Please lay out the records below as a Markdown table with the columns Row and Line, one line per row, from the line containing "Is the thin" through the end of the records, leaving out blank lines.

··· STORED RECORDS ···

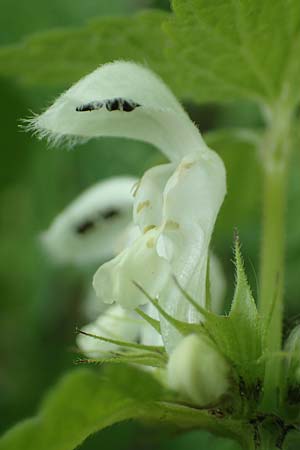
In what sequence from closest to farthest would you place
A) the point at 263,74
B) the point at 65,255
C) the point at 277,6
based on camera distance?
the point at 277,6 < the point at 263,74 < the point at 65,255

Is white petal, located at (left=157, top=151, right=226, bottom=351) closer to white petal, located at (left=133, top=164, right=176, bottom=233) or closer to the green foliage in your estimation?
white petal, located at (left=133, top=164, right=176, bottom=233)

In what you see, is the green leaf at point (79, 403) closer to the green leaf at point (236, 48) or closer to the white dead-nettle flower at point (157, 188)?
the white dead-nettle flower at point (157, 188)

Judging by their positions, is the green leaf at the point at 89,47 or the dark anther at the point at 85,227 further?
the dark anther at the point at 85,227

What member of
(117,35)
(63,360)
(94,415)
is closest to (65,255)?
(63,360)

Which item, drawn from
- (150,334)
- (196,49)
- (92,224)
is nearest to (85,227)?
(92,224)

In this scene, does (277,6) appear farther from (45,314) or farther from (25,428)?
(45,314)

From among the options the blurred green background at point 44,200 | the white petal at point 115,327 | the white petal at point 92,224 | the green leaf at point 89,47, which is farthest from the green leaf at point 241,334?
the blurred green background at point 44,200
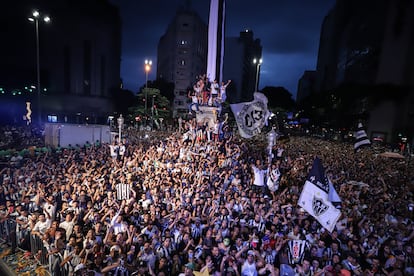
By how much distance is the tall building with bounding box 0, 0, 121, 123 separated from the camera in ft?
136

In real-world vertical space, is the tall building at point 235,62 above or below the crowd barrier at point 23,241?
above

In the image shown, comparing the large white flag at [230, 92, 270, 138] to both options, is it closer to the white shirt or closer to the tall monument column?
the white shirt

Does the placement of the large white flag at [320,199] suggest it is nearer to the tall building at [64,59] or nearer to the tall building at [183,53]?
the tall building at [64,59]

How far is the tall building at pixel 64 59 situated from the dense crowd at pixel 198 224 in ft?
124

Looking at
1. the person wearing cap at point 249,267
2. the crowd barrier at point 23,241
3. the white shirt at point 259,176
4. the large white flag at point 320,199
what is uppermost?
the large white flag at point 320,199

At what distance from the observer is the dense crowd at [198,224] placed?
5.76 metres

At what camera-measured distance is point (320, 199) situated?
622 cm

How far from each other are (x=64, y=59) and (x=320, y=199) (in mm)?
52835

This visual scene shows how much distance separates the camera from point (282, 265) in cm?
605

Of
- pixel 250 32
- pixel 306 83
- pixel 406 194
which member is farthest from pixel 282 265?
pixel 306 83

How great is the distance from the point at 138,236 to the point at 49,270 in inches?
79.4

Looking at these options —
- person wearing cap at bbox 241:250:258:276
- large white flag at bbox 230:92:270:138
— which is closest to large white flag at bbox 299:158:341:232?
person wearing cap at bbox 241:250:258:276

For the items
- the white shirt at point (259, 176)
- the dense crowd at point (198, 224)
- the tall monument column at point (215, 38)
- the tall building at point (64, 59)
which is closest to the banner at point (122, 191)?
the dense crowd at point (198, 224)

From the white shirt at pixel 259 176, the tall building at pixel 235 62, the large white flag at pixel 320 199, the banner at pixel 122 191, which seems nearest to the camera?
the large white flag at pixel 320 199
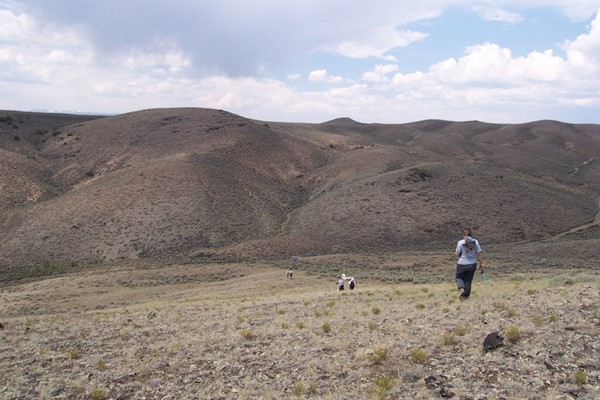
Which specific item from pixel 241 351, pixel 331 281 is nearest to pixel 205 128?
pixel 331 281

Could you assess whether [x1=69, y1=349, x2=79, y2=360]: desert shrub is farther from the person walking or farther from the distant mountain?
the distant mountain

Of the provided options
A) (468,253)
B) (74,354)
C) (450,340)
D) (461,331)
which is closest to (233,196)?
(74,354)

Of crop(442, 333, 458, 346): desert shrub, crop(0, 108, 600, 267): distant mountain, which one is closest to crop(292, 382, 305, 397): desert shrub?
crop(442, 333, 458, 346): desert shrub

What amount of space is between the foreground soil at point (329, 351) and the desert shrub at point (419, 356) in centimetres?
3

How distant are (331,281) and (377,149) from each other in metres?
64.7

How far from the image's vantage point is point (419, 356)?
944cm

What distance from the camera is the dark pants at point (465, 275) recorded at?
13914 mm

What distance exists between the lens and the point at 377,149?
302 ft

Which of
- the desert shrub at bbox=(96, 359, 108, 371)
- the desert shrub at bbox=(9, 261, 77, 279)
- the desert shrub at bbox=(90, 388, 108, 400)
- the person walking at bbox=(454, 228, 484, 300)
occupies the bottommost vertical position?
the desert shrub at bbox=(9, 261, 77, 279)

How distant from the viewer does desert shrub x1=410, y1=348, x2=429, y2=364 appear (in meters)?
9.40

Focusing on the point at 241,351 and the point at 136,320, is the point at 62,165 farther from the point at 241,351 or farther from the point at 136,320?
the point at 241,351

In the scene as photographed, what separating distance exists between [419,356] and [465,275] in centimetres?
558

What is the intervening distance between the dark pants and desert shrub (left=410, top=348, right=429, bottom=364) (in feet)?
16.6

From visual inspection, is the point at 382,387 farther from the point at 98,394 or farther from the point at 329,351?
the point at 98,394
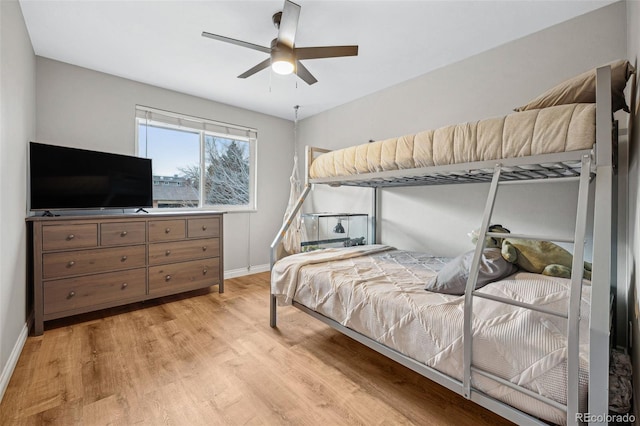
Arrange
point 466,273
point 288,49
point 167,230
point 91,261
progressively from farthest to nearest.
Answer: point 167,230 < point 91,261 < point 288,49 < point 466,273

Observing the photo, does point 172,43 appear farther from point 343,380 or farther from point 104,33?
point 343,380

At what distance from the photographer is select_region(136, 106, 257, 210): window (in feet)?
11.1

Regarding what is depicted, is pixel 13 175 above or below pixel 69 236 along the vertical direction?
above

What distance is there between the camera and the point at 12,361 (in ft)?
5.91

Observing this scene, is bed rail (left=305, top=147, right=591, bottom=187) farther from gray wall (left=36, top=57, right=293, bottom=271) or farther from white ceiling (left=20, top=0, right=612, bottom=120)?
gray wall (left=36, top=57, right=293, bottom=271)

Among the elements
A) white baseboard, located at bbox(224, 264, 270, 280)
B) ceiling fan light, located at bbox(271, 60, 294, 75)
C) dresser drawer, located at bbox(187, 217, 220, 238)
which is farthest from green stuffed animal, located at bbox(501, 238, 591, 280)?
white baseboard, located at bbox(224, 264, 270, 280)

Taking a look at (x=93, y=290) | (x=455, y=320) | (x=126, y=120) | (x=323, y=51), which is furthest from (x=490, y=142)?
(x=126, y=120)

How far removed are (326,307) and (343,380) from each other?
44 cm

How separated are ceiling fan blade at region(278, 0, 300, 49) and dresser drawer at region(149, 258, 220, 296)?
2416mm

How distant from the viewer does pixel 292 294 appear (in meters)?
2.22

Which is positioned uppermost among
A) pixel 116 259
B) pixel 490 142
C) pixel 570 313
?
pixel 490 142

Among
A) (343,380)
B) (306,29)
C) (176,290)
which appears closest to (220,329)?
(176,290)

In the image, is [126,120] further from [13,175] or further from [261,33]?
[261,33]

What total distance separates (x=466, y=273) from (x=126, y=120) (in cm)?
356
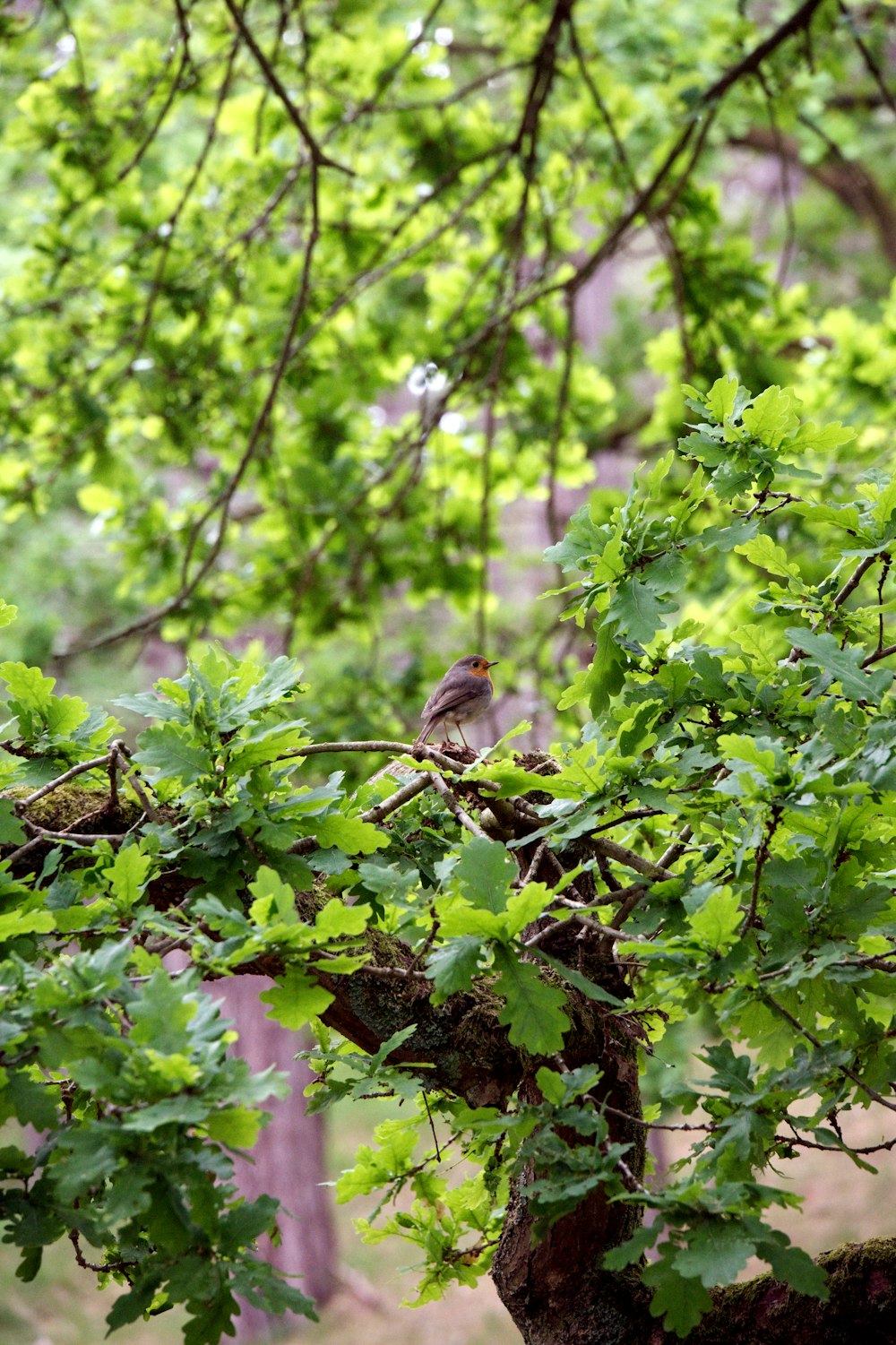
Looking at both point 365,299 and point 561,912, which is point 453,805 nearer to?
point 561,912

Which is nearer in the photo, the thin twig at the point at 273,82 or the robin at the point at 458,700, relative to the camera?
the thin twig at the point at 273,82

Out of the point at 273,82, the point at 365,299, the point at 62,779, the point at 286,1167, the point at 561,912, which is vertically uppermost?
the point at 365,299

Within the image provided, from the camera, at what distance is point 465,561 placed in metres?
6.12

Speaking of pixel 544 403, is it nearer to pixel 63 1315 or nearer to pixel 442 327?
pixel 442 327

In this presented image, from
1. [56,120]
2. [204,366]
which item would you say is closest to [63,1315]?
[204,366]

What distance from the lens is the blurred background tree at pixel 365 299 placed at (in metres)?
5.07

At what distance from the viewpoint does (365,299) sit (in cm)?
695

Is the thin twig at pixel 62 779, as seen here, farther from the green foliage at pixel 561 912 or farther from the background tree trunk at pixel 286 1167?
the background tree trunk at pixel 286 1167

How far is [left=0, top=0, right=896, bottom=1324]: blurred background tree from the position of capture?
5.07m

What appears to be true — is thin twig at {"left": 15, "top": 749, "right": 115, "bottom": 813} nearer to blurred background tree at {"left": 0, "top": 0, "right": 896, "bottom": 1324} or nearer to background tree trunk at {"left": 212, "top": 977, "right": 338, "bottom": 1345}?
blurred background tree at {"left": 0, "top": 0, "right": 896, "bottom": 1324}

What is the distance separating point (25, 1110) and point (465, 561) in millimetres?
4898

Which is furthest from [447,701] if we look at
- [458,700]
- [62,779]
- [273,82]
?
[62,779]

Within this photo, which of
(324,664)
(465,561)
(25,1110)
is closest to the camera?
(25,1110)

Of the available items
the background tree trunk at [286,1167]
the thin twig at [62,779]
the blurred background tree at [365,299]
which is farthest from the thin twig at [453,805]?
the background tree trunk at [286,1167]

···

FINISHED ANSWER>
| Row | Line |
|---|---|
| 1 | Is the thin twig at pixel 62 779, as seen here, farther from the green foliage at pixel 561 912 or farther from the background tree trunk at pixel 286 1167? |
| 2 | the background tree trunk at pixel 286 1167 |
| 3 | How far is [left=0, top=0, right=896, bottom=1324]: blurred background tree from the position of capture? |
| 4 | 5.07m |
| 5 | What appears to be true — is thin twig at {"left": 15, "top": 749, "right": 115, "bottom": 813} nearer to blurred background tree at {"left": 0, "top": 0, "right": 896, "bottom": 1324} or nearer to background tree trunk at {"left": 212, "top": 977, "right": 338, "bottom": 1345}? |
| 6 | blurred background tree at {"left": 0, "top": 0, "right": 896, "bottom": 1324} |
| 7 | What is the distance separating point (25, 1110) and point (465, 561) in millimetres? |
| 8 | 4898 |
| 9 | Which is furthest from [447,701] if we look at |
| 10 | - [458,700] |
| 11 | - [62,779] |
| 12 | - [273,82] |
| 13 | ? |
| 14 | [62,779] |
| 15 | Within this photo, which of |
| 16 | (324,664) |
| 17 | (465,561) |
| 18 | (25,1110) |
| 19 | is closest to the camera? |
| 20 | (25,1110) |
| 21 | Of the available items |
| 22 | the background tree trunk at [286,1167] |
| 23 | the thin twig at [62,779] |
| 24 | the blurred background tree at [365,299] |
| 25 | which is farthest from the thin twig at [453,805]? |
| 26 | the background tree trunk at [286,1167] |